In November of last year, we added a 1-800 support phone number on LessAccounting’s brochure website and in the application. This wasn’t an easy decision for us. Personally, I’m not big into talking on the phone. I also follow many of the conventions of 37signals who doesn’t provide phone support, so it’s been easy for us to justify not offering phone support.
Regardless, we made the seemingly painful change to add a public phone number on LessAccounting.com. We saw such an improvement in conversions both from A/B testing and real-world feedback that we’re hiring a full time phone support person in the next few months.
Here’s how we implement basic phone support and why now we we think having a phone number is one of the best things we’ve ever done for our app:
We purchased the phone number from Grasshopper.com, a virtual pbx application. I personally did all the phone support for the past three months which ranged from five to twenty calls a day.
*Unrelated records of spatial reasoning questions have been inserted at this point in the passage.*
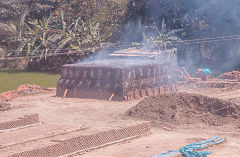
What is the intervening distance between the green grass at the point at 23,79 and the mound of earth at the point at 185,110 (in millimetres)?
10258

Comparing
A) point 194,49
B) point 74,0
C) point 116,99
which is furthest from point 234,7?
point 116,99

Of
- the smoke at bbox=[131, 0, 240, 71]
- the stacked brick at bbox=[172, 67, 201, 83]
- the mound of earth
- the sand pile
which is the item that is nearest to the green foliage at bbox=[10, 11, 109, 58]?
the smoke at bbox=[131, 0, 240, 71]

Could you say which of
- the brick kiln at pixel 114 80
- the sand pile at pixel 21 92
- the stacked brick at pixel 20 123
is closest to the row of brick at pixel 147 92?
the brick kiln at pixel 114 80

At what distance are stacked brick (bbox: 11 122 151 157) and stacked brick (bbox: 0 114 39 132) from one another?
3.15 metres

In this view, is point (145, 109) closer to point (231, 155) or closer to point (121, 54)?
point (231, 155)

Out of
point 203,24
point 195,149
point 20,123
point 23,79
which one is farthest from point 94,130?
point 203,24

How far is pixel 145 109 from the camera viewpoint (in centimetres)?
1434

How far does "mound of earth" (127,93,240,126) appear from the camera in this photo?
13.4 meters

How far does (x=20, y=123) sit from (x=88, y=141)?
3.24m

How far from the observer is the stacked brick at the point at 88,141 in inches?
359

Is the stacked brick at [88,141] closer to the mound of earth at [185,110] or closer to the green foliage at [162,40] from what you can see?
the mound of earth at [185,110]

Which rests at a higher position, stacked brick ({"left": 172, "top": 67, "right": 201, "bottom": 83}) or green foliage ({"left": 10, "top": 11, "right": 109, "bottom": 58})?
green foliage ({"left": 10, "top": 11, "right": 109, "bottom": 58})

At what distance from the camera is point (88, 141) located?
10.1 meters

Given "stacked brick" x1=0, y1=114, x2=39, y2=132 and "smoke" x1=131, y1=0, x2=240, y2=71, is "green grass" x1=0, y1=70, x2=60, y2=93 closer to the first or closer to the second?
"smoke" x1=131, y1=0, x2=240, y2=71
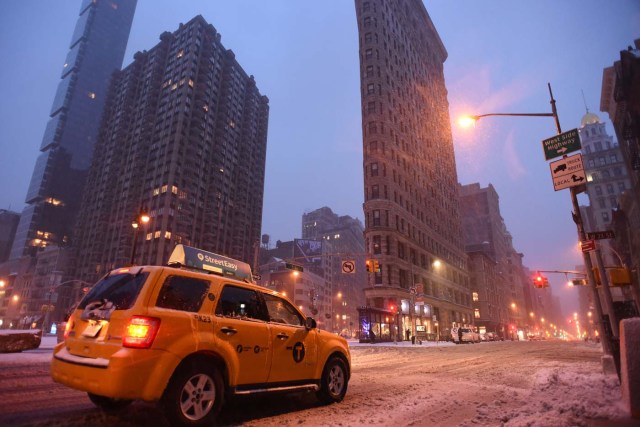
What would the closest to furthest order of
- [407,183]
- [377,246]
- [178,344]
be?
[178,344], [377,246], [407,183]

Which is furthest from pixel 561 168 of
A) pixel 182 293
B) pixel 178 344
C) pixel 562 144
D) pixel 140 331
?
pixel 140 331

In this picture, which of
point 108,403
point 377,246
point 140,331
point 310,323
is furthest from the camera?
point 377,246

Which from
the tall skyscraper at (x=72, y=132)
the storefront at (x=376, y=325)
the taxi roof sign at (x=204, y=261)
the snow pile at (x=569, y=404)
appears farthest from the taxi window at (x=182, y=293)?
the tall skyscraper at (x=72, y=132)

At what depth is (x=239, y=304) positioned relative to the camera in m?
5.41

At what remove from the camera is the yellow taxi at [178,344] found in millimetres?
4055

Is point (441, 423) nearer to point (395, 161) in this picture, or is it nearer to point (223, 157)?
point (395, 161)

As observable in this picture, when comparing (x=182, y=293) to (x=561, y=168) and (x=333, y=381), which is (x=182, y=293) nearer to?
(x=333, y=381)

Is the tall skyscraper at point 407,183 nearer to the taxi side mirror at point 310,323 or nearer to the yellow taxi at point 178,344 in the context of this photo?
the taxi side mirror at point 310,323

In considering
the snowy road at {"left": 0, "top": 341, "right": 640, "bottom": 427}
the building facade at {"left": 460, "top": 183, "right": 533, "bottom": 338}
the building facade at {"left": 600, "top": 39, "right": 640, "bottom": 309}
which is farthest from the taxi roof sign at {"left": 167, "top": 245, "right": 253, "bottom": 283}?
the building facade at {"left": 460, "top": 183, "right": 533, "bottom": 338}

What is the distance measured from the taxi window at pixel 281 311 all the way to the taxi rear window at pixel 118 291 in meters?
2.06

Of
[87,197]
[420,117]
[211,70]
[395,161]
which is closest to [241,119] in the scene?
[211,70]

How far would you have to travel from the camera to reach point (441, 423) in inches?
199

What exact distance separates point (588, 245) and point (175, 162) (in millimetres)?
95392

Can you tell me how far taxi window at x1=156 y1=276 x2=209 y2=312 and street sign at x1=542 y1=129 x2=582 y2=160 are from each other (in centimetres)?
1132
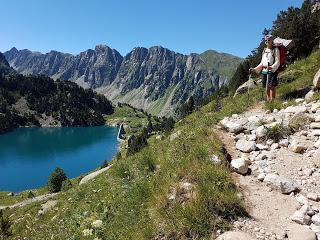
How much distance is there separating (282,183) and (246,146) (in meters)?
Result: 2.74

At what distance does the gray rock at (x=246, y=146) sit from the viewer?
11.9m

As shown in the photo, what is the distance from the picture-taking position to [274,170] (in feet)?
34.0

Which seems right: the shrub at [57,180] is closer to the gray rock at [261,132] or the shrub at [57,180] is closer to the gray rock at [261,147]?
the gray rock at [261,132]

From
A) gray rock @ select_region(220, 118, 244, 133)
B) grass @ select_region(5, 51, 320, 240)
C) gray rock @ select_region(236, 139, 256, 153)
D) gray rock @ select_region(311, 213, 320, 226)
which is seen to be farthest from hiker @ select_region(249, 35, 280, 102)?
gray rock @ select_region(311, 213, 320, 226)

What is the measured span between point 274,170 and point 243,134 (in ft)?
10.3

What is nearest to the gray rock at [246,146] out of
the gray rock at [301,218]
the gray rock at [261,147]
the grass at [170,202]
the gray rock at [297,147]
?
the gray rock at [261,147]

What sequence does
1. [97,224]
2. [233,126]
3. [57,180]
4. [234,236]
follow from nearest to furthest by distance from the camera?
1. [234,236]
2. [97,224]
3. [233,126]
4. [57,180]

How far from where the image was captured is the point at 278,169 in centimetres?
1040

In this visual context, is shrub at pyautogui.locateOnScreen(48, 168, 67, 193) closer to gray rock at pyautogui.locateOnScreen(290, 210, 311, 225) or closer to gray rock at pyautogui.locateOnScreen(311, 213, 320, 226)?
gray rock at pyautogui.locateOnScreen(290, 210, 311, 225)

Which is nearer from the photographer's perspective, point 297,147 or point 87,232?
point 87,232

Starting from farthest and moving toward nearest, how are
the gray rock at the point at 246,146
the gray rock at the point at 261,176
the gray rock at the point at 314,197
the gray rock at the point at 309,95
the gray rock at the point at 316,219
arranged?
the gray rock at the point at 309,95
the gray rock at the point at 246,146
the gray rock at the point at 261,176
the gray rock at the point at 314,197
the gray rock at the point at 316,219

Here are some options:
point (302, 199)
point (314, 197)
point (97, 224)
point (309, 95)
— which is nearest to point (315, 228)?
point (302, 199)

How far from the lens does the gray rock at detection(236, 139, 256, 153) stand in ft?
38.9

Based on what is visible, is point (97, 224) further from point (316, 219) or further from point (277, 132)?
point (277, 132)
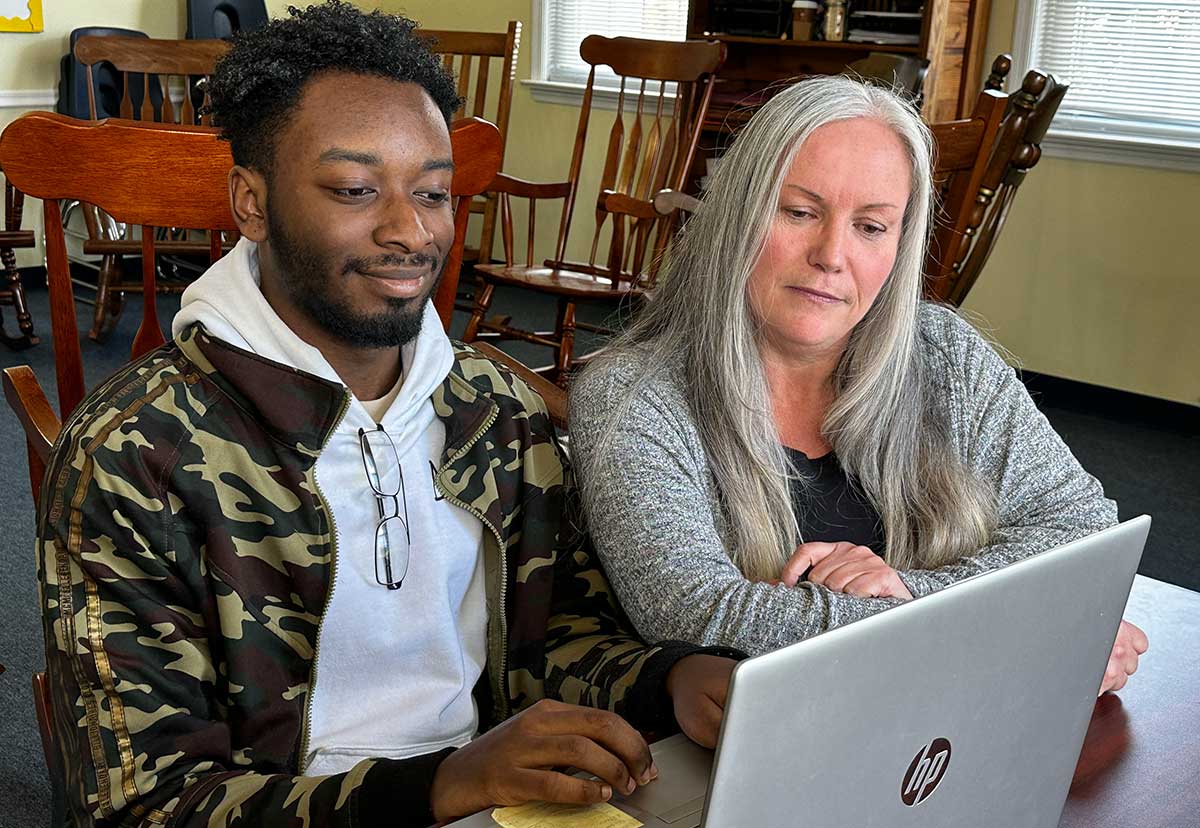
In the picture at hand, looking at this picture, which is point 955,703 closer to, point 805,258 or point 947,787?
point 947,787

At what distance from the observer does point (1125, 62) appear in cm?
416

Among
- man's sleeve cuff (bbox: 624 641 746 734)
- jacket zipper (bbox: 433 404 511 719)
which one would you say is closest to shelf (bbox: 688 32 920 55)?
jacket zipper (bbox: 433 404 511 719)

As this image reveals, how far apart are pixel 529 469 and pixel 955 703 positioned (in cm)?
59

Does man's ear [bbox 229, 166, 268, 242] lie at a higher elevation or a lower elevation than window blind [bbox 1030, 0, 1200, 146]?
lower

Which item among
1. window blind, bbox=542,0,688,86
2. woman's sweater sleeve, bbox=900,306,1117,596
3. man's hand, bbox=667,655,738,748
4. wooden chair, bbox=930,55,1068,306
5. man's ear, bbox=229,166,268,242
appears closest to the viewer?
man's hand, bbox=667,655,738,748

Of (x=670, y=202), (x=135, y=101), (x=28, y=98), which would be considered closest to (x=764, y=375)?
(x=670, y=202)

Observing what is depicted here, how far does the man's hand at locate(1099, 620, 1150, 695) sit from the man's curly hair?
773mm

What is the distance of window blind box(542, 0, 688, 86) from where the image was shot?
549cm

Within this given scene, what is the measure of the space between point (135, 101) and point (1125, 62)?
367cm

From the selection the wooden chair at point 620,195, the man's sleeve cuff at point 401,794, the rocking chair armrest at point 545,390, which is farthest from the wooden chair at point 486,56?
the man's sleeve cuff at point 401,794

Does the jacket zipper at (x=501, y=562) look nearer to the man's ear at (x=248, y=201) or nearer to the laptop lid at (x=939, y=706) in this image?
the man's ear at (x=248, y=201)

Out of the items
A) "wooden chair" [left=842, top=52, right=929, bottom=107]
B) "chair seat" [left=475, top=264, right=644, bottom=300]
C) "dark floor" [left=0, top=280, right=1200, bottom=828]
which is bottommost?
"dark floor" [left=0, top=280, right=1200, bottom=828]

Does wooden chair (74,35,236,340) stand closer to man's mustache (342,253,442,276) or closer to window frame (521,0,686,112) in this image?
man's mustache (342,253,442,276)

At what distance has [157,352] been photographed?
109 cm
All calls went straight to voicemail, and I’d call them back at either 10am or 3pm. I even returned calls on the missed calls.
Side Note: I’ve had 2 out of 300 customer calls that have been complaints about their call going straight to voicemail. I explained we’re small and growing, and we’re going to improve, but our current assessment is that we can either call them back or let them sit on hold. Both of these people agreed, being on hold sucks.
Having a phone number on our site raised our conversions from site visitors to sign-ups and paid users conversions +1.8%. (A/B testing provided by Optimizely.com).
There’s a right way and a wrong way to do everything, but if you can’t provide good phone support, don’t try to provide it at all. Don’t offer tiers of support, everyone should be knowledgable. The person on the phone must be able to take direct actions to help the customer. Speak English, be easy to understand.
I don’t forsee us ever having 24/7 phone support. We’re going to embrace the constraint of our size and probably set the call hours from 10am – 4pm CST weekdays going forward—still utilizing the voicemail in order to call customers back. I’ve found customers would rather leave a message than sit on hold.
We’re building daily call lists for myself and the person we hire for the phone position. The goal of every call is to help the customer. This will re-enforce our brand.
Out of the last 300 phone calls, probably 10% were tech support, the rest were sales. People want to see if the app is for them. I think tech support questions get asked and answered thru the chatroom and forum, people without and account tend to call with a question. My theory is people that call us and get the information they need in a timely manner are more likely to pay us than someone that reads text on the website.
Every day, we’re learning new things; better ways to communicate and the best way to explain our app and service. We certainly don’t have everything figured out, but as of late, phone support & sales has been the thing that keeps resurfacing as something we need to put our focus into.
A phone call typically lasts 3-10 minutes and I’d guess 80% of these people become paid users. We value a paid customer’s lifetime value at $500 (we’re hoping this goes up as we get better). So how many of these phone calls do YOU need to get on to make your application profitable? Start connecting with your customers on the phone, you’ll see the difference.